> _Required work_: Can you locate every line in the entries below that contains the word "frame" and copy each of those lines? Case counts.

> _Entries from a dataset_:
* start *

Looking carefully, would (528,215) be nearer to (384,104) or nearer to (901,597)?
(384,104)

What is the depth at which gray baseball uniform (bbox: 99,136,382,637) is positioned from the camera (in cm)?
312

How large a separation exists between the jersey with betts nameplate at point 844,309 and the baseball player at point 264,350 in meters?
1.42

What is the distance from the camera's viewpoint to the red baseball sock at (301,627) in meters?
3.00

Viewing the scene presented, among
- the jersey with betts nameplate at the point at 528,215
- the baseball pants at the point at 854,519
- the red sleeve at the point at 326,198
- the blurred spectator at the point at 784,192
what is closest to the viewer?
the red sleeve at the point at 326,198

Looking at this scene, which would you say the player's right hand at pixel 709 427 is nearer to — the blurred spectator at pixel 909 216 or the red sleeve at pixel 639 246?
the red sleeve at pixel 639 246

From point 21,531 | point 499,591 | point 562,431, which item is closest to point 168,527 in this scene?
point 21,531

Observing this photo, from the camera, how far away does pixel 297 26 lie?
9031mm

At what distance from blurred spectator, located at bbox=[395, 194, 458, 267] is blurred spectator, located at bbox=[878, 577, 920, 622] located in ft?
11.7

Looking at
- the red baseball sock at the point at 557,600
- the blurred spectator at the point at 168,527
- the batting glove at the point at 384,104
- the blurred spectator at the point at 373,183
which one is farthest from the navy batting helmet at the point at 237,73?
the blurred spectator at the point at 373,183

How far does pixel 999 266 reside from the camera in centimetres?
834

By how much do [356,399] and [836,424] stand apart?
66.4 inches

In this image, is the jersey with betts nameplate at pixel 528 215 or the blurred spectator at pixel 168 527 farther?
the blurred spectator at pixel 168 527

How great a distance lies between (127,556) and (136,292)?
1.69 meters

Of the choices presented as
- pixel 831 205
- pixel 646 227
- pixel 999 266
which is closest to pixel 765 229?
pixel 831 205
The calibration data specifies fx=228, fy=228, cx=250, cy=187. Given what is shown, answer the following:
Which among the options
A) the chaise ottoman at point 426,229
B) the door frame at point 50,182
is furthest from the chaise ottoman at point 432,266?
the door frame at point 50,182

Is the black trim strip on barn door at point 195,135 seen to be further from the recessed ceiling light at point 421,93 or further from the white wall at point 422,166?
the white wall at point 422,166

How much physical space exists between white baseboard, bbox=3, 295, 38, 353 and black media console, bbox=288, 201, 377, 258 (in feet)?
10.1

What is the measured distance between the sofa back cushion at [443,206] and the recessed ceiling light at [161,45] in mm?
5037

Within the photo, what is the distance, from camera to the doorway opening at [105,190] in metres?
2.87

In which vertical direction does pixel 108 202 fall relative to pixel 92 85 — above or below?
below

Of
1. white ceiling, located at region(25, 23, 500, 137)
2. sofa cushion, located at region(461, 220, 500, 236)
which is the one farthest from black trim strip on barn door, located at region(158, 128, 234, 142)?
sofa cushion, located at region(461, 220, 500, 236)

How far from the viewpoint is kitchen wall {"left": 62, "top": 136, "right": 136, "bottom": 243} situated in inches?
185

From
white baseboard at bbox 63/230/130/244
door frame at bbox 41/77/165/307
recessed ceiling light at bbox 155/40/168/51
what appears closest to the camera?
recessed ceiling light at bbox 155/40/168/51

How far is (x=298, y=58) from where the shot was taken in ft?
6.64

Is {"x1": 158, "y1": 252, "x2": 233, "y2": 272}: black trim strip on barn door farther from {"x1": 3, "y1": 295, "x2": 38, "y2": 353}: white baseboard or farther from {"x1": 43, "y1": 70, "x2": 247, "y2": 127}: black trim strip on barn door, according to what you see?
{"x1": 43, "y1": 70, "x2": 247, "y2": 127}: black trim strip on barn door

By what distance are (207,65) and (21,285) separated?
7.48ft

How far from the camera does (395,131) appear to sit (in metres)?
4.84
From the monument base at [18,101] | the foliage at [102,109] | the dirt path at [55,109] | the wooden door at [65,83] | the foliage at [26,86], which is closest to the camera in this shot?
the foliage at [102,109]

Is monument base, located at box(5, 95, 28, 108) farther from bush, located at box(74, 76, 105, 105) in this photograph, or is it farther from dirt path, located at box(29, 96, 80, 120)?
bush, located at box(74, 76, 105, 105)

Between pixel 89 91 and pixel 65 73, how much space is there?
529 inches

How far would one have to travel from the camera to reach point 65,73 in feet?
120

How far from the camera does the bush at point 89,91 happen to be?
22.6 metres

* end *

> _Task result_:
B) the door frame at point 50,182
the door frame at point 50,182
door frame at bbox 41/77/165/307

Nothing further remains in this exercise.